• _EXERCISE REQUIREMENTS_:
a. In the forum thread on initiative, edit the part between "It's Gaming, but" and "by the system.", inclusive, so that "Casino" becomes "Tabletop".
b. Using the forum thread on initiative, mark each statement yes or no and back it with the deciding words quoted from the thread.
(i) The game being designed uses stats.
(ii) The idea of Instants and Interrupts resolved last to first is credited to Grimm.
(iii) Marshall Burns posted on January 20, 2009.
c. Answer these questions from the forum thread on initiative.
(i) What type of Abilities let a character become the Caller?
(ii) Which game is credited for the situation-determined initiative elements?
(iii) According to Marshall Burns, what is one of the core skills a game designer must develop?

OK this is pretty basic Initiative system, but there's a twist and here it is: There are Abilities allowing to become the Caller (sneak types), Abilities enabling to choose who will tag along instead of the Caller (leader types) and Instant and Interrupt Abilities that can be played during another character's action turn (instinct types) regardless of Initiative order, resolved last to first. Moreover, there are Situations in which the Caller is automatically determined, whitout any die roll, story-determined.

It's Gaming, but it's full Fortune at the beginning with a Social notion inside which much haggling is more than welcome (tagging). And it's more like Casino Gaming than traditional RPG with stat-based system (there are no stats in my game btw) and it's teamwork induced by the system.

Here are my credits: Magic The Gathering for the Instants and the Interrupts resolved last to first, the Tagging idea from this thread, Situation-determined Init elements from Grimm (Fantasy Flight), everything else by myself.

I do apologize again and again for taking back Initiative into the design but all what's been said here has been very, very helpful. Thanks again.
Title: Re: Gaming designs without initiative order?
Post by: Marshall Burns on January 20, 2009, 01:42:31 PM
Hey Patrice,
You NEVER, EVER have to apologize for going with what works rather than what somebody else things would be cool.  It's been said that one of the core skills a game designer must develop is the ability to ignore people when necessary, and it's mostly true.

I'm glad that you've hit on something that you like, and I'm glad that this thread helped you get there.  Even if you didn't use any of my input, it was still part of the process of getting to your solution.  That's what this place is all about, man!

-Marshall
Title: Re: Gaming designs without initiative order?

• _PROVIDED MATERIAL_:
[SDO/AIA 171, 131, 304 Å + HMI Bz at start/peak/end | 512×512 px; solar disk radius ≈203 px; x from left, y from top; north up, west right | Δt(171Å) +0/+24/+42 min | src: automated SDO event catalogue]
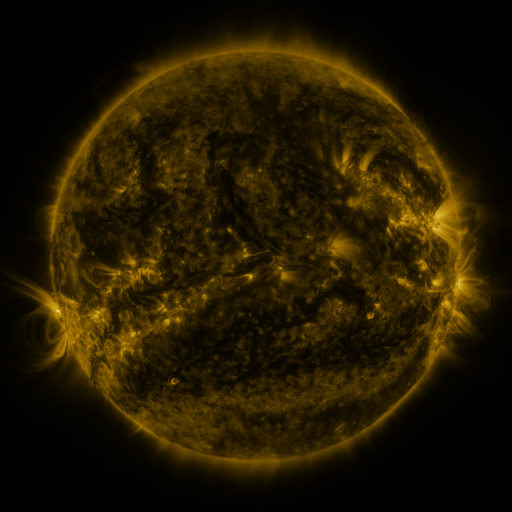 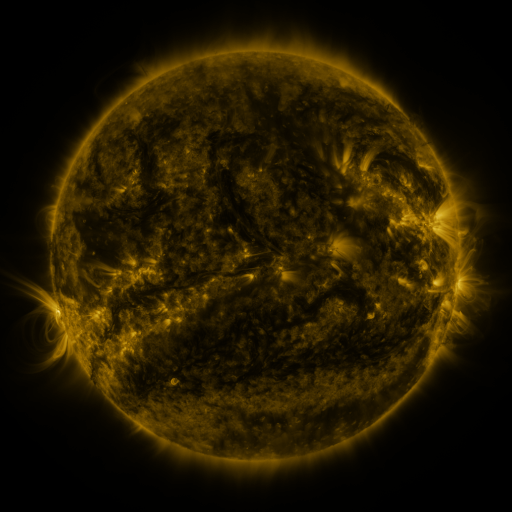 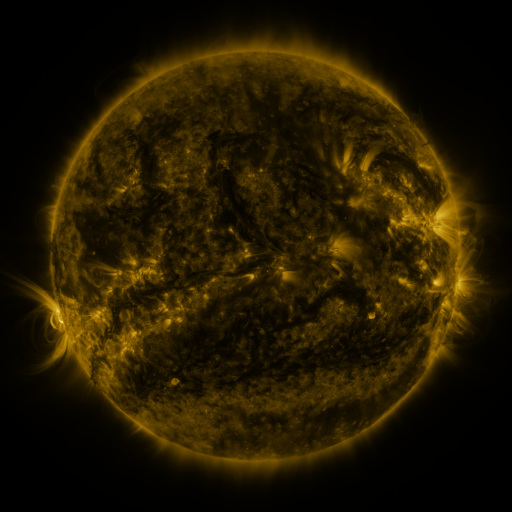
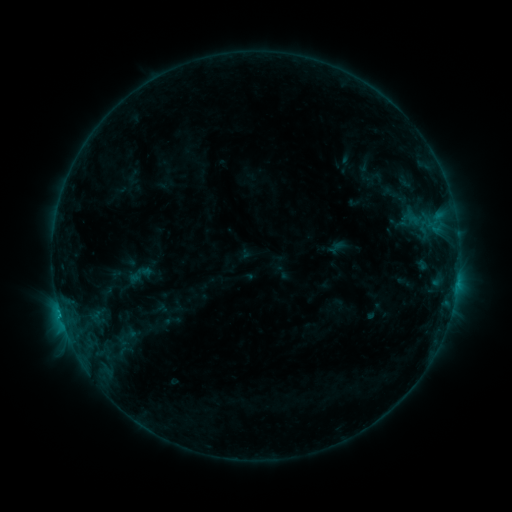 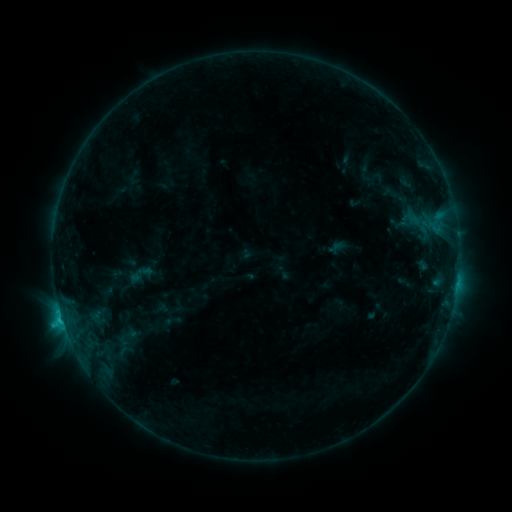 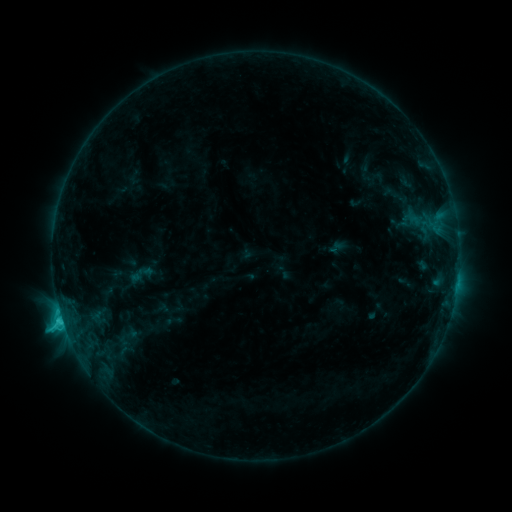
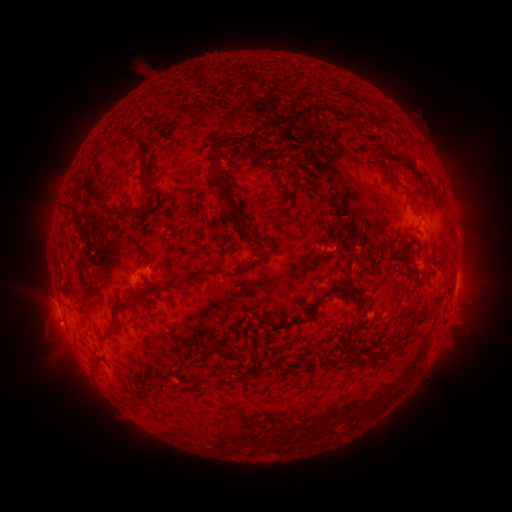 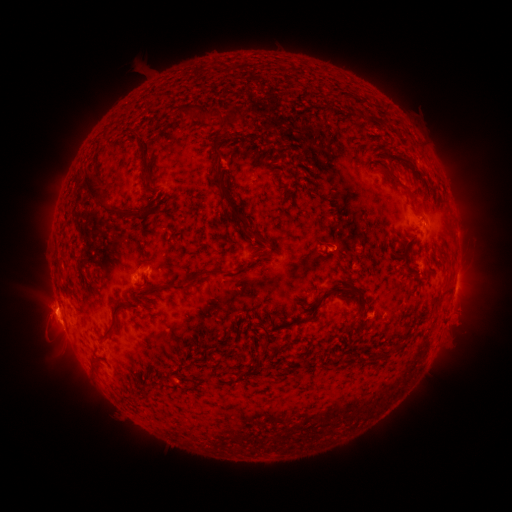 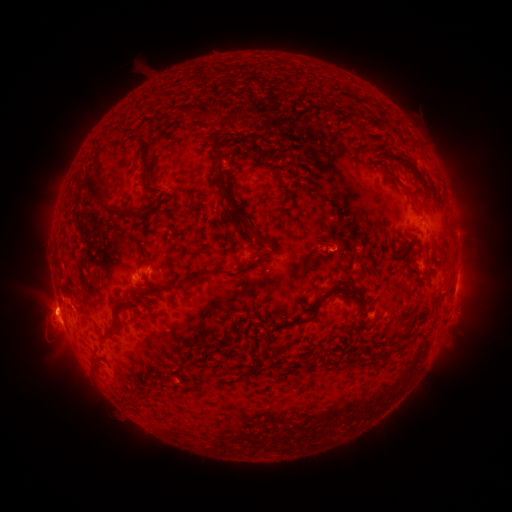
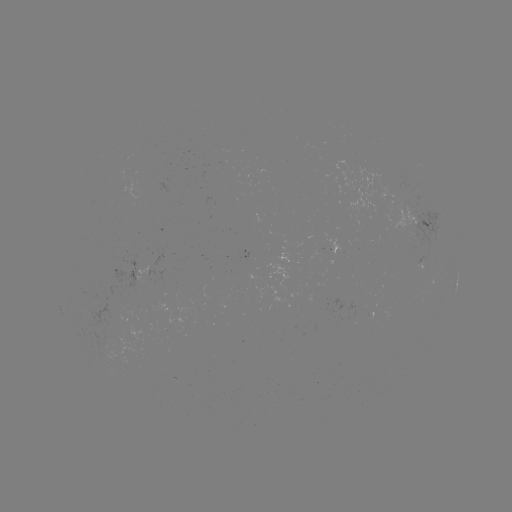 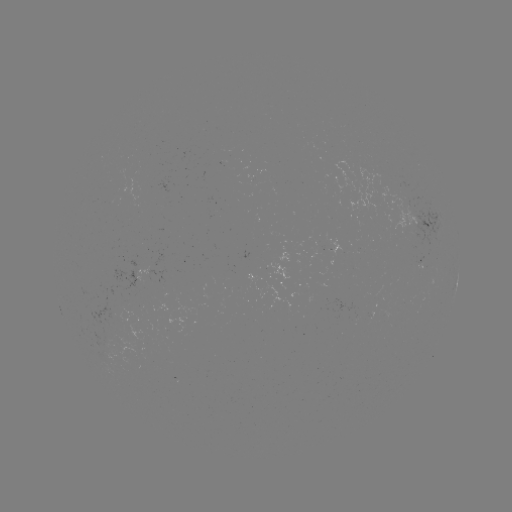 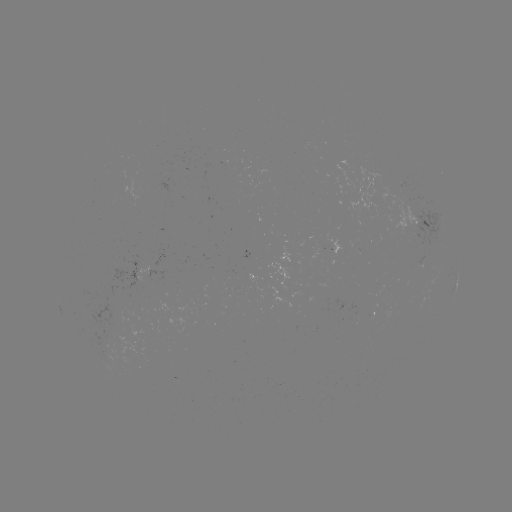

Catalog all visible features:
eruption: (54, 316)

==

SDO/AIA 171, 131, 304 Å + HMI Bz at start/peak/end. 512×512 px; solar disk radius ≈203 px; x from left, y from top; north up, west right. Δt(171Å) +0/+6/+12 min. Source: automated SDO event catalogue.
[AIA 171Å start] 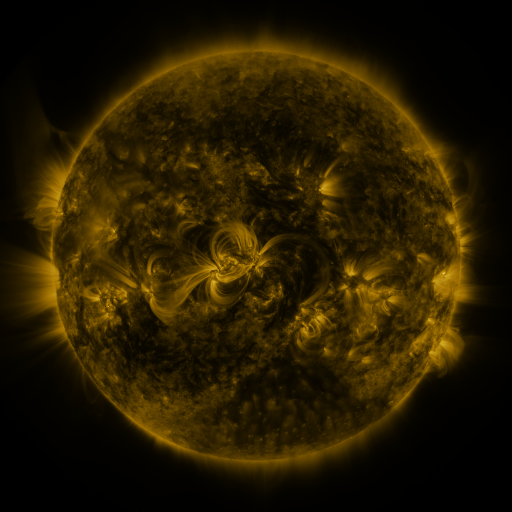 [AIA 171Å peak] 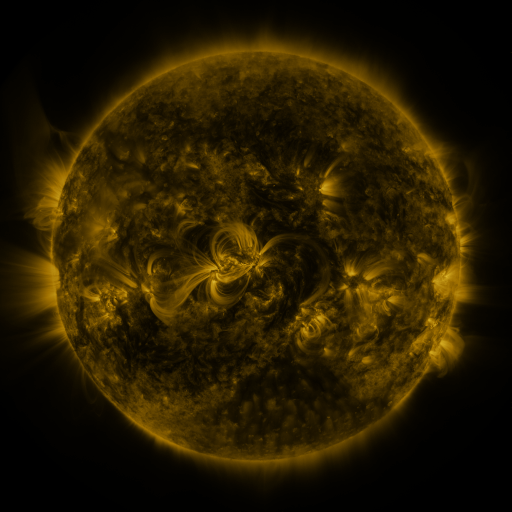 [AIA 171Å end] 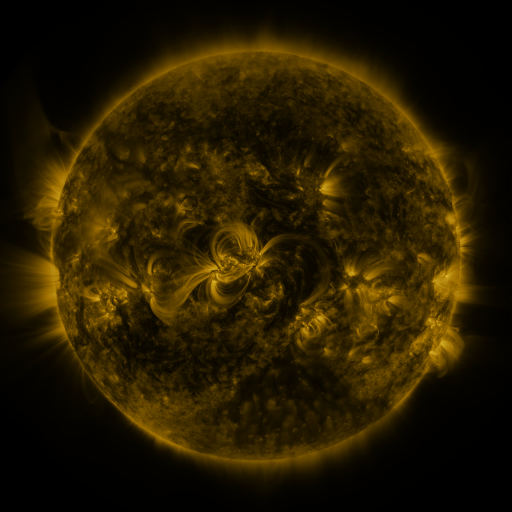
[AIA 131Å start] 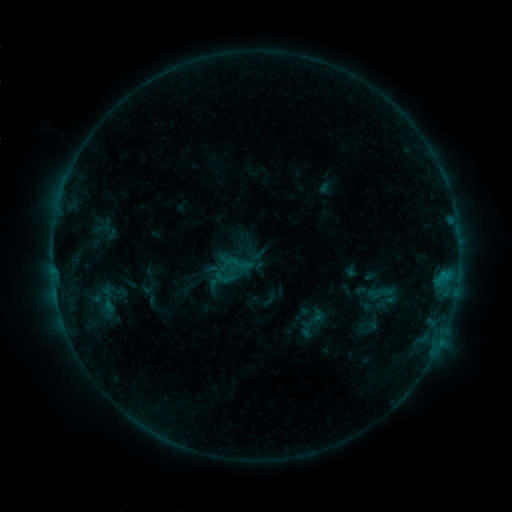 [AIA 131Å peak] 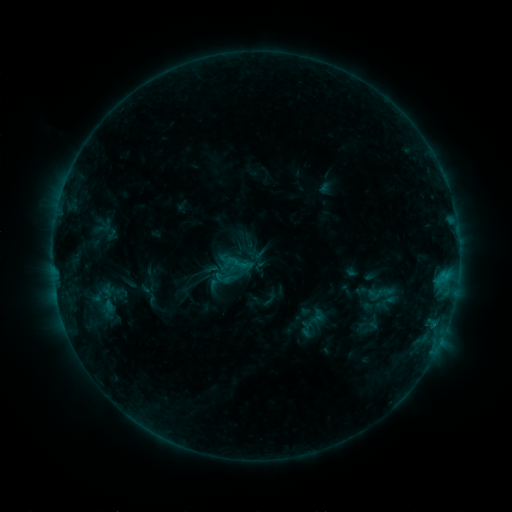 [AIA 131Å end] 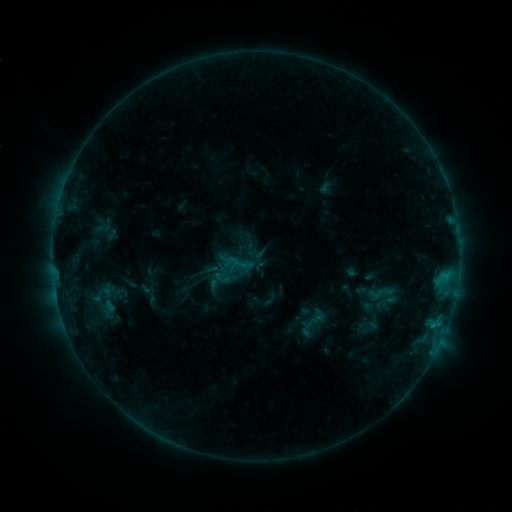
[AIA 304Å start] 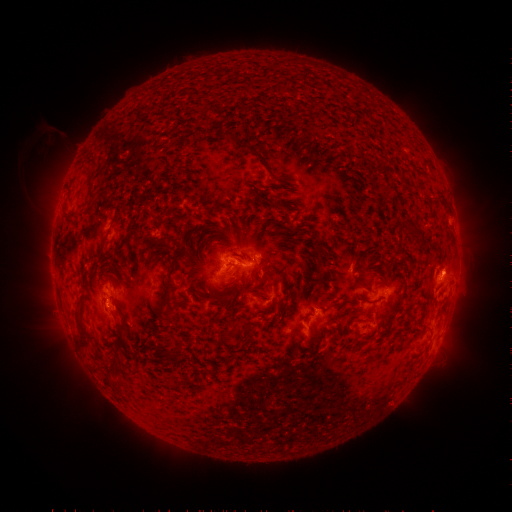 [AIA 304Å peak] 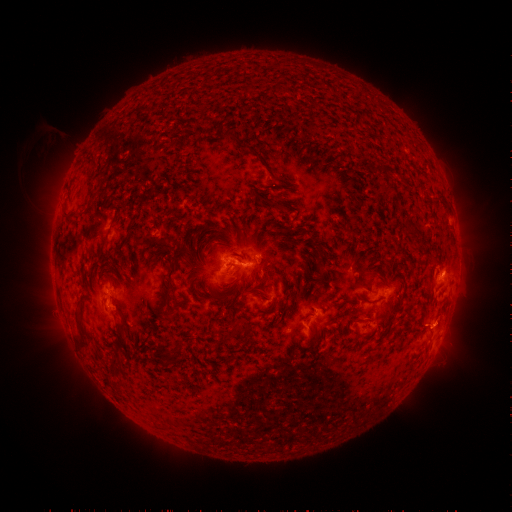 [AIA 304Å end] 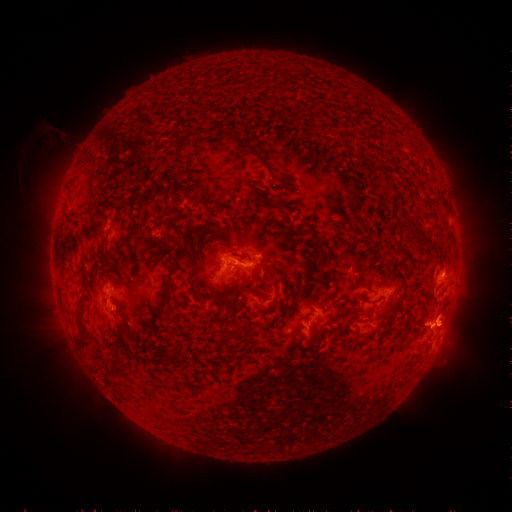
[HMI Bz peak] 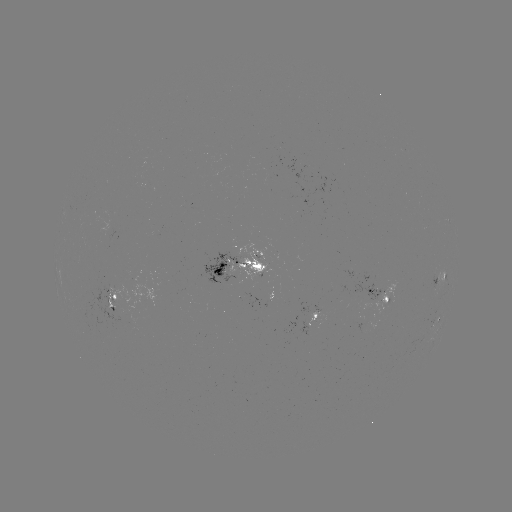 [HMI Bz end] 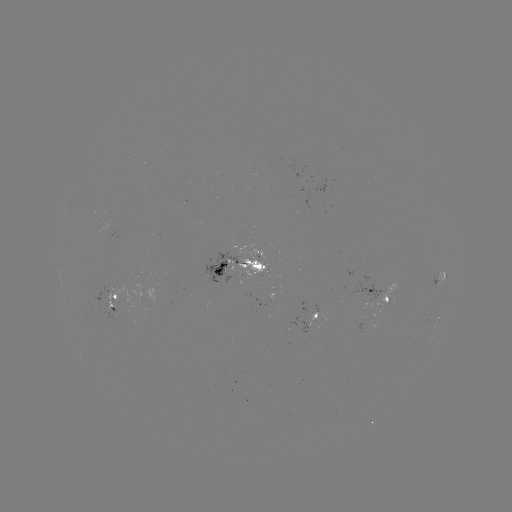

• _ANSWERS FOR THIS EXERCISE_:
a.
It's Gaming, but it's full Fortune at the beginning with a Social notion inside which much haggling is more than welcome (tagging). And it's more like Tabletop Gaming than traditional RPG with stat-based system (there are no stats in my game btw) and it's teamwork induced by the system.

b.
(i) No: "there are no stats in my game btw"
(ii) No: "Magic The Gathering for the Instants and the Interrupts resolved last to first"
(iii) Yes: "Post by: Marshall Burns on January 20, 2009, 01:42:31 PM"

c.
(i) Sneak types.
(ii) Grimm (Fantasy Flight).
(iii) The ability to ignore people when necessary.